4 Ocak 2023 Çarşamba

Uzaklaştıran Eylemlerimiz

Bir lisede görev yaparken öğrenciler derste sordular: Başarılı olmamız için ne önerirsiniz? Onlara, başarmanın yolu çok çalışmak değil, bilinçli çalışmak; ne zaman, hangi dersin hangi konusuna olan eksikliğinizi bilerek çalışmak dedim. İlk defa farklı bir söz duyduk. Çalışın fiilinin başına bilinçli eklediniz. Bugüne kadar herkes "çalış" dedi. Bu fiile duyduğumuz nefreti bilemezsiniz dediler. Çalışmıyorsun şeklinde ifade de suçlayıcı olduğu için öğrenciler nezdinde pek hoş görülmez.

Buradan namaz konusuna geleceğim. Önemine dair ne kadar üzerinde konuşulsa da bu konuda ödüllü kampanya ve projeler gerçekleştirilse de namaz kılan ve camiye giden öğrenci ve insanımızın sayısı giderek azalıyor. Her namaz kılmayanın kendine özgü ileri sürdüğü mazeretleri olsa da burada kendimce bazı tespitlerde bulunmak istiyorum:

Başta namaz kılanlar arasında bazı kişilerin dinin önemli bir şiarı olan ahlakı yönden iyi örnek olmaması, 

Ailelerin namaz kılması için çocuklarına manevi baskı uygulaması. Namazını kıldın mı, kalk kıl şeklinde emir verici ifadeler. Gerekirse azarlayıp dövmeler.

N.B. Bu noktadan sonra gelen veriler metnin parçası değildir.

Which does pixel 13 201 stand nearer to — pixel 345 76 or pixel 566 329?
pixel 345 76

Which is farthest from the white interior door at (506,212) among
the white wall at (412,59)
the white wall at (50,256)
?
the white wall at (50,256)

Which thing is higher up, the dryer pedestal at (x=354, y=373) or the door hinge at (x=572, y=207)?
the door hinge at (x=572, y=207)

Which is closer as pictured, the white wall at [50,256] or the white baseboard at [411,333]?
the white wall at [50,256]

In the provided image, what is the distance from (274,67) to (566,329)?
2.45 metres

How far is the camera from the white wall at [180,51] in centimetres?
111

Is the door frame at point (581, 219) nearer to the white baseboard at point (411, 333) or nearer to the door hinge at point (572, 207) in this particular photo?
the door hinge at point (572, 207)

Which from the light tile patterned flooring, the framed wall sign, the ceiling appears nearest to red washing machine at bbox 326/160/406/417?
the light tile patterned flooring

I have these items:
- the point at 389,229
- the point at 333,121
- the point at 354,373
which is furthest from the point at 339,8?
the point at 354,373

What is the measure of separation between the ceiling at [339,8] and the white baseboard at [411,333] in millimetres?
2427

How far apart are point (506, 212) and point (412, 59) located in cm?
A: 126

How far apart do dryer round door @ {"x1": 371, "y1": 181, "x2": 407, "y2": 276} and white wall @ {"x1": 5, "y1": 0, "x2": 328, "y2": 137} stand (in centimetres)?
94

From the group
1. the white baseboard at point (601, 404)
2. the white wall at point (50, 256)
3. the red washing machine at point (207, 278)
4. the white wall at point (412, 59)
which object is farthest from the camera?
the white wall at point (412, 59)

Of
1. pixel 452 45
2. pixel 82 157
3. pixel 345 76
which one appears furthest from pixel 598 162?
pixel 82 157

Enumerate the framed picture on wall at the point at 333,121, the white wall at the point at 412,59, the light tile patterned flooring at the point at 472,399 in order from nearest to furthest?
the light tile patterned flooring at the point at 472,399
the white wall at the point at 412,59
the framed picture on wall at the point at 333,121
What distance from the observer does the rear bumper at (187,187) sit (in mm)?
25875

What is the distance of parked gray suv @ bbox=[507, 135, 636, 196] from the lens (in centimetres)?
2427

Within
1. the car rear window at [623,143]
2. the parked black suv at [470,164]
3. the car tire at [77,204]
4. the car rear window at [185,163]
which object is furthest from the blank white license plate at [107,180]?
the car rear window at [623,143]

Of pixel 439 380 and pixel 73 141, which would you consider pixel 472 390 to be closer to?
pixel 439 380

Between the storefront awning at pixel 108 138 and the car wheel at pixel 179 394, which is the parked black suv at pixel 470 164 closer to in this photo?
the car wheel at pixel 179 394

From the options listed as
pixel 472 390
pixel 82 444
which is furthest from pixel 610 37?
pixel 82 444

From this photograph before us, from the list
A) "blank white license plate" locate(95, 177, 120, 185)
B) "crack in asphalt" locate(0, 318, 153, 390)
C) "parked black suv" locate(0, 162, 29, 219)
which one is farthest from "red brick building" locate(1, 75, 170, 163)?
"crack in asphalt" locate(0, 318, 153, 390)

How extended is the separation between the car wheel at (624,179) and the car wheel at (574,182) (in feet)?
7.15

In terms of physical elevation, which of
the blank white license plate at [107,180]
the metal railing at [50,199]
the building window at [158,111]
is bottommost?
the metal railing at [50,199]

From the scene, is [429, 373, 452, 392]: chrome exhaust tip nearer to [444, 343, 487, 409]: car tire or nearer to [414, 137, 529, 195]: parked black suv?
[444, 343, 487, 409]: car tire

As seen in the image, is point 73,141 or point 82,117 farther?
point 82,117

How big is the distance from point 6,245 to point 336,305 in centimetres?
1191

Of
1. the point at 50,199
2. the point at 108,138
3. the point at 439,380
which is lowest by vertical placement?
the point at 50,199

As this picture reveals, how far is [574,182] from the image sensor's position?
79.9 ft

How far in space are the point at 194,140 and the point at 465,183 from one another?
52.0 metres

Derslerinden birinde düşük not aldığı zaman namaz kılmazsan böyle olur gibi sözler. 

Şimdilerde kaldı mı bilmiyorum ama eskiden Kur'an kurslarında ve imam hatip okullarında yatılı kalan öğrencilerin namaza gidip gitmediğiyle ilgili yoklama yapılması, namaza gelmeyenlerin yönetim tarafından hesaba çekilmesi, azarlanıp gerekirse dövülmesi, yine yurtlarda namaza geciken öğrencilere bazı belletmenler tarafından dayak atılması, 

Başkasının emri ve korkusuyla namaz kılanların kıldıkları namazı Allah için mi yoksa büyüklerin korkusuyla mı kıldıklarına dair bir ikilemi yaşaması, 

Camide cemaatle namaz kılmanın dışında ortamdan bir şey almadığına dair zihinlerde oluşan olgu. 

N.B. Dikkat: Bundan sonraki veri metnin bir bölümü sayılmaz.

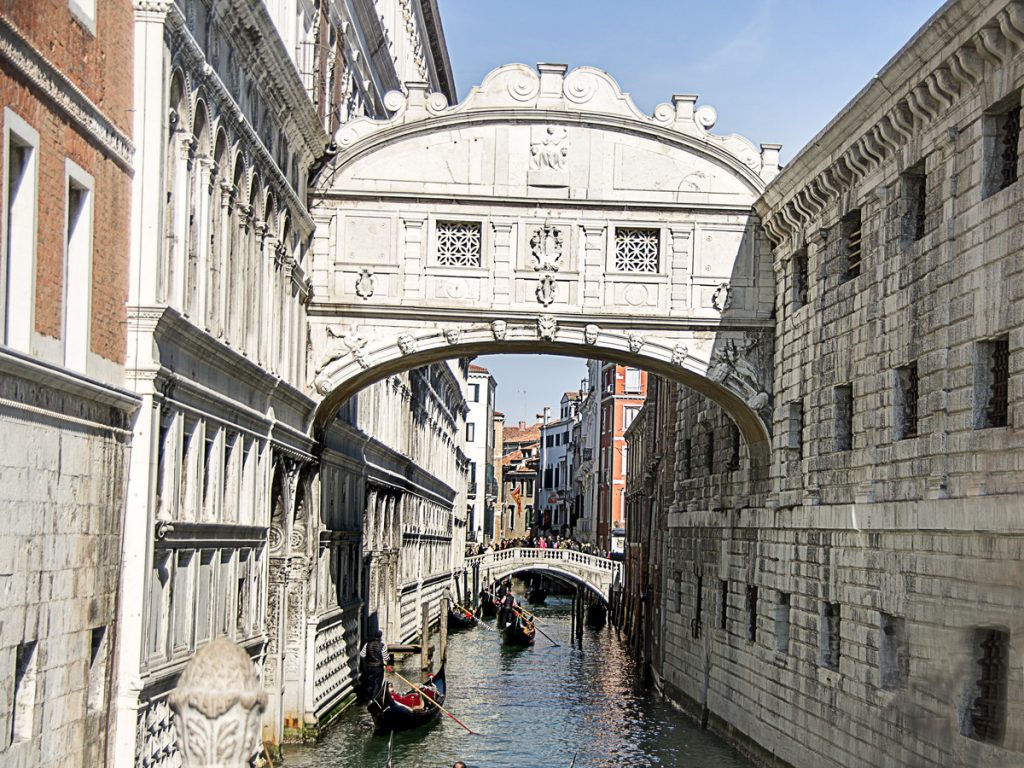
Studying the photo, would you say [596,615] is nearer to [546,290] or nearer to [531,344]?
[531,344]

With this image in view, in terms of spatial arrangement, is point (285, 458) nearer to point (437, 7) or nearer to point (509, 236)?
point (509, 236)

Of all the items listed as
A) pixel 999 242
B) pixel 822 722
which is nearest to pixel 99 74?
pixel 999 242

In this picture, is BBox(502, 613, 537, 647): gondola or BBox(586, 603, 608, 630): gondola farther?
BBox(586, 603, 608, 630): gondola

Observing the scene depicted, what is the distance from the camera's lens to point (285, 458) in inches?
744

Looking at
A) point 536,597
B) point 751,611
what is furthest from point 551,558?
point 751,611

Bazı cami görevlilerinin ve cemaatten bazılarının çocuklara camide baskı uygulaması, çocukların rahat hareket etmesini kısıtlaması, 

Büyük ödüller verilerek cami ve namaz teşvikinin büyükler tarafından "Ödül olmasaydı gelir miydin" şeklinde çocukları ayıplaması vs. 

Başörtüsü de öyle. Küçük yaşlarda taşıyıp taşıyamayacağını hesaba katmadan küçük yaşta başını örttüğümüz nice kızımız biraz büyüdüğünde başını açmanın yoluna gidiyor. 

Örnekleri çoğaltabilirim. Bu kadarı kafi.  Örneklerden hareketle şunu söyleyebilirim. Dinin özünde sevgi vardır. Sevgi olmadan mesafe kat edilemez. Başta ibadetler olmak üzere dinde sevgiyi hiç eksik etmemek lazım. Çocuğun belleğinde iz bırakan kötü uygulamalar çocuğun psikolojisini etkiliyor. Bu açıdan çocuk psikolojisini ihmal etmemek lazım.